* start Data for the task *

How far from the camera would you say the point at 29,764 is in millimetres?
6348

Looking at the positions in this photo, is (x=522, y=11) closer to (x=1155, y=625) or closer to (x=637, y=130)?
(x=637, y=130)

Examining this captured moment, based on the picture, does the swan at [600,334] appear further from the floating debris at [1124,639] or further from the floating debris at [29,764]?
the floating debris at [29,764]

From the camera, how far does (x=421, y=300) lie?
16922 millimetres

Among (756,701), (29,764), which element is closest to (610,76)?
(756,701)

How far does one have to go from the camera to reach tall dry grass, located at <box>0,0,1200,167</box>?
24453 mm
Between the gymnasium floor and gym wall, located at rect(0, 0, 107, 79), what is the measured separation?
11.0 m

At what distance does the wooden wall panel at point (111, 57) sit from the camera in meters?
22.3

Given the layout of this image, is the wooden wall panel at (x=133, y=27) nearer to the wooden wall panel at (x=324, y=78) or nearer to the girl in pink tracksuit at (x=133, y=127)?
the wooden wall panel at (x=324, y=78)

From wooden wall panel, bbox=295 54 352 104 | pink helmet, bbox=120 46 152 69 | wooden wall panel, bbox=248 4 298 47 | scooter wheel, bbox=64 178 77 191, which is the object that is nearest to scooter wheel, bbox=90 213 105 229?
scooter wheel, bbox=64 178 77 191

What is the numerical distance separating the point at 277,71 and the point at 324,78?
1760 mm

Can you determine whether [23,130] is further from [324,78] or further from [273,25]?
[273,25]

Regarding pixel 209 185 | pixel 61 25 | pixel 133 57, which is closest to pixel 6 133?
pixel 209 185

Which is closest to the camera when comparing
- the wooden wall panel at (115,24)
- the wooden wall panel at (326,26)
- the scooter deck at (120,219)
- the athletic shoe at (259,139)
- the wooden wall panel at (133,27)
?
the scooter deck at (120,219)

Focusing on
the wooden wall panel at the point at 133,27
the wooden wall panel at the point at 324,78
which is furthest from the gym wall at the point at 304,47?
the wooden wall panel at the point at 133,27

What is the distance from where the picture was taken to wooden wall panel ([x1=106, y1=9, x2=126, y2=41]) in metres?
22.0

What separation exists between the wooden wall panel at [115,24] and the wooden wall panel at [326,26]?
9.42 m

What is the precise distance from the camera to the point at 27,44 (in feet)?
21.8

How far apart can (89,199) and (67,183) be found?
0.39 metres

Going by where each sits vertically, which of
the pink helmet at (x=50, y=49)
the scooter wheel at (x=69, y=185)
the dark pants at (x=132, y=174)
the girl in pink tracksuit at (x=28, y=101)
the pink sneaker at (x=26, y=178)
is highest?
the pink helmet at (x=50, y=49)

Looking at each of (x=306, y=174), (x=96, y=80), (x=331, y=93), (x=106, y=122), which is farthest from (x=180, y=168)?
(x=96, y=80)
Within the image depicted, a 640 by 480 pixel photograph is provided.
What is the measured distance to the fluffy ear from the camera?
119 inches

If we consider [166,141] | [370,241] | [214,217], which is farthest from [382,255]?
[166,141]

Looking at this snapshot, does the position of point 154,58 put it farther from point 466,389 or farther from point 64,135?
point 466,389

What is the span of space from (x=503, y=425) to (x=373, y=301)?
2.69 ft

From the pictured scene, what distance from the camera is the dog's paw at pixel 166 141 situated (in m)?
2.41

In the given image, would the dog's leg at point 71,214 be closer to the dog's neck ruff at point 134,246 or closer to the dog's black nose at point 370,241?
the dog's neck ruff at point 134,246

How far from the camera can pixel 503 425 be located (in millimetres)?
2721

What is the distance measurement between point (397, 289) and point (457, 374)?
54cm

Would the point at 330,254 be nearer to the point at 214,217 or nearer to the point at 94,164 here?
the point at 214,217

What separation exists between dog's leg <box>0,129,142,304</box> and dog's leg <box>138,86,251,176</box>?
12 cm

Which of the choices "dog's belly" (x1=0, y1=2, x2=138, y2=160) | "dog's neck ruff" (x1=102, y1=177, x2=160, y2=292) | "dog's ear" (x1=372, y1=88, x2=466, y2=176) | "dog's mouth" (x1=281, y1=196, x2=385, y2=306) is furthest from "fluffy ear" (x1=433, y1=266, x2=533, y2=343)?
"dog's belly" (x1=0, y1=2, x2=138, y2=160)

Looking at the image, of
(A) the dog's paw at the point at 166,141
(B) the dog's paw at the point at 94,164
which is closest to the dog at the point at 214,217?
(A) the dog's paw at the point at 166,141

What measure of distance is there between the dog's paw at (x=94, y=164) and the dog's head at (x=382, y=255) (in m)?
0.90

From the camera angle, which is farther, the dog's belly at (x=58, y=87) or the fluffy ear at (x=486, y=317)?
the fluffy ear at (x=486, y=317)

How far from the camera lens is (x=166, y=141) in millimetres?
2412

* end Data for the task *

*Task details*:
Reproduce the rows above verbatim, starting with the line that contains "Would the point" and continuing through the final line of the rows.

*Exercise answer*:
Would the point at 330,254 be nearer to the point at 214,217 or nearer to the point at 94,164 here?
the point at 214,217

What separation exists between dog's leg <box>0,129,142,304</box> and dog's leg <box>138,86,251,176</box>?
12 cm

Which of the choices "dog's belly" (x1=0, y1=2, x2=138, y2=160) | "dog's neck ruff" (x1=102, y1=177, x2=160, y2=292) | "dog's ear" (x1=372, y1=88, x2=466, y2=176) | "dog's mouth" (x1=281, y1=196, x2=385, y2=306) is furthest from "fluffy ear" (x1=433, y1=266, x2=533, y2=343)?
"dog's belly" (x1=0, y1=2, x2=138, y2=160)

Looking at the image, of
(A) the dog's paw at the point at 166,141
(B) the dog's paw at the point at 94,164
which is closest to the dog at the point at 214,217?
(A) the dog's paw at the point at 166,141

What measure of distance is there between the dog's paw at (x=94, y=164) and the dog's head at (x=382, y=255) (in m)?
0.90

From the camera angle, which is farther, the dog's belly at (x=58, y=87) or the fluffy ear at (x=486, y=317)?
the fluffy ear at (x=486, y=317)

How far from the camera lens is (x=166, y=141) in millimetres?
2412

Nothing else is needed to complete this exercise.